Fomos para o intervalo com o título indo para Londres. Nosso técnico, Frank Rijkaard, começou a mexer no time. Eu saí pra dar lugar a um tal de Iniesta (acho que vocês conhecem, certo?).
Começou o segundo tempo e a partida continuava muito difícil. O Arsenal não só se defendia. Eles tiveram chance de marcar outro gol. Dava pra sentir o clima de nervosismo no ar.
Aos 16 do segundo tempo, nova mudança. Rijkaard colocou Larsson no lugar de Van Bommel. O empate estava se desenhando. Aos 26, nova alteração: sai Oleguer, que também estava pendurado com cartão amarelo, e entra o Belletti.
Então eu vi o Larsson dar o passe para o Eto’o marcar o gol de empate aos 31 do segundo tempo. Voltávamos para o jogo. Era manter o foco que dava, na pior das hipóteses, para chegar na prorrogação.
Mas, mesmo fora de campo, eu tinha fé na vitória.
Aos 36 do segundo tempo, enquanto o chute do Belletti morria na rede do goleiro Almunia, pude viver um momento indescritível. E foi então que tive algumas certezas.
Que o Barcelona não ia perder aquela Champions.
Que 12 anos depois de quase ter desistido do futebol profissional para voltar a viver na roça, eu estava vivendo o sonho que nem sabia que seria possível.
Que todas as pressões, inseguranças e frustrações me prepararam para viver aquele momento, a final da Champions League.
Que, graças a Deus, entre a bola e a laranja, eu decidi insistir no meu verdadeiro propósito.
Talvez se, em 2000, a transferência para o Arsenal tivesse dado certo, eu viveria uma jornada incrível em Londres, teria jogado aquela que é hoje a principal liga de futebol da Europa e teria a experiência de ter sido liderado pelo Arsène Wenger, um dos maiores treinadores de todos os tempos.
Mas eu jamais saberia o sentimento de vestir a camisa do Barça e de conquistar aquela Champions, uma vitória que levou milhares de pessoas às ruas de Barcelona quando carregamos o troféu para o Camp Nou.

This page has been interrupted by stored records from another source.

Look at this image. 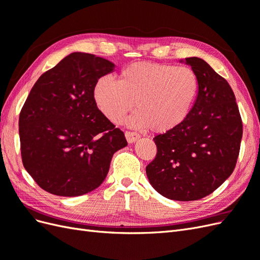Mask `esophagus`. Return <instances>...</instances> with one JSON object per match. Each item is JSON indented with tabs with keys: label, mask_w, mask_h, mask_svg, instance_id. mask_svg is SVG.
Returning <instances> with one entry per match:
<instances>
[{
	"label": "esophagus",
	"mask_w": 260,
	"mask_h": 260,
	"mask_svg": "<svg viewBox=\"0 0 260 260\" xmlns=\"http://www.w3.org/2000/svg\"><path fill=\"white\" fill-rule=\"evenodd\" d=\"M124 137L127 139L128 143H135L136 141H138L140 139V135L136 132H131V131H125L124 132Z\"/></svg>",
	"instance_id": "1"
}]
</instances>
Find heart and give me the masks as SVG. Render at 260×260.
Instances as JSON below:
<instances>
[{
	"label": "heart",
	"mask_w": 260,
	"mask_h": 260,
	"mask_svg": "<svg viewBox=\"0 0 260 260\" xmlns=\"http://www.w3.org/2000/svg\"><path fill=\"white\" fill-rule=\"evenodd\" d=\"M200 80L190 67L136 61L119 73L118 81L102 77L93 99L109 121L119 122L135 106L128 122L140 128L166 133L182 124L198 100Z\"/></svg>",
	"instance_id": "obj_1"
}]
</instances>
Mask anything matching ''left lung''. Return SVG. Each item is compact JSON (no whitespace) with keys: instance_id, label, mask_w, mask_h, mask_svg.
I'll use <instances>...</instances> for the list:
<instances>
[{"instance_id":"8db88e82","label":"left lung","mask_w":260,"mask_h":260,"mask_svg":"<svg viewBox=\"0 0 260 260\" xmlns=\"http://www.w3.org/2000/svg\"><path fill=\"white\" fill-rule=\"evenodd\" d=\"M185 62L199 77L198 100L182 124L154 138L156 157L146 166L155 190L181 202L205 198L231 176L243 135L230 84L202 58Z\"/></svg>"}]
</instances>
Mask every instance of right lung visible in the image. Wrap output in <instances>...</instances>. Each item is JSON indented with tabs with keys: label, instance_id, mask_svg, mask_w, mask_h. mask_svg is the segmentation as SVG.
Here are the masks:
<instances>
[{
	"label": "right lung",
	"instance_id": "1",
	"mask_svg": "<svg viewBox=\"0 0 260 260\" xmlns=\"http://www.w3.org/2000/svg\"><path fill=\"white\" fill-rule=\"evenodd\" d=\"M115 65L93 54H69L39 78L19 115L23 167L44 191L79 196L106 178L123 132L102 114L93 89Z\"/></svg>",
	"mask_w": 260,
	"mask_h": 260
}]
</instances>
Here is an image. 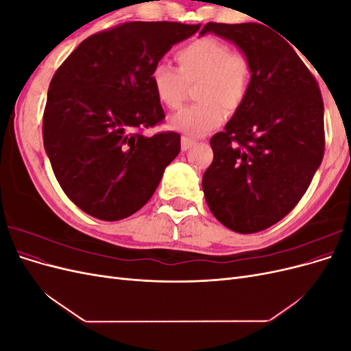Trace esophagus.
I'll return each instance as SVG.
<instances>
[{
	"mask_svg": "<svg viewBox=\"0 0 351 351\" xmlns=\"http://www.w3.org/2000/svg\"><path fill=\"white\" fill-rule=\"evenodd\" d=\"M195 145H196V141L190 139V137H186V136H183V137H182V151H183V152L189 151L190 147L195 146Z\"/></svg>",
	"mask_w": 351,
	"mask_h": 351,
	"instance_id": "34e87169",
	"label": "esophagus"
}]
</instances>
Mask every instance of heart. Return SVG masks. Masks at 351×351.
Masks as SVG:
<instances>
[{
  "label": "heart",
  "mask_w": 351,
  "mask_h": 351,
  "mask_svg": "<svg viewBox=\"0 0 351 351\" xmlns=\"http://www.w3.org/2000/svg\"><path fill=\"white\" fill-rule=\"evenodd\" d=\"M178 69L159 62L151 73V84L158 101L169 110L182 105L186 83L197 82L190 105L169 117L173 130L189 136H204L224 121L226 107L239 110L247 98L252 70L247 58L232 52L215 38H199L176 52Z\"/></svg>",
  "instance_id": "obj_1"
}]
</instances>
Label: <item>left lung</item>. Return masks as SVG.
Instances as JSON below:
<instances>
[{
	"mask_svg": "<svg viewBox=\"0 0 351 351\" xmlns=\"http://www.w3.org/2000/svg\"><path fill=\"white\" fill-rule=\"evenodd\" d=\"M247 58V98L212 136L214 161L202 178L206 204L227 228L250 234L299 204L324 158V102L293 47L259 23H208Z\"/></svg>",
	"mask_w": 351,
	"mask_h": 351,
	"instance_id": "left-lung-1",
	"label": "left lung"
}]
</instances>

Sou a prova viva de como um cara improvável também pode se tornar um vencedor. Nunca fui o mais talentoso, nem o melhor da minha posição, muito menos o melhor da minha categoria. Mas, com toda segurança, fui um dos que mais trabalhou incansavelmente para se tornar um atleta profissional.
O que será de mim, Edmílson?
Vai ganhar uma Copa pelo Brasil e ser campeão do maior torneio do mundo pelo Barcelona!
Nem nos meus melhores sonhos de infância eu poderia imaginar que o futebol transformaria o meu destino dessa forma. Algumas semanas depois de levantar a taça da Champions, quando já estava convocado para a Copa de 2006, fui cortado por uma lesão no joelho direito.
Se eu fiquei triste? Claro que sim. Mas o esporte me deu muito mais do que eu, lá no interior de São Paulo, sonhava em conquistar. E Deus me ensina todos os dias que você deve experimentar todas as sensações e se manter fiel aos seus valores, à espera do tempo certo para colher tudo aquilo que plantou.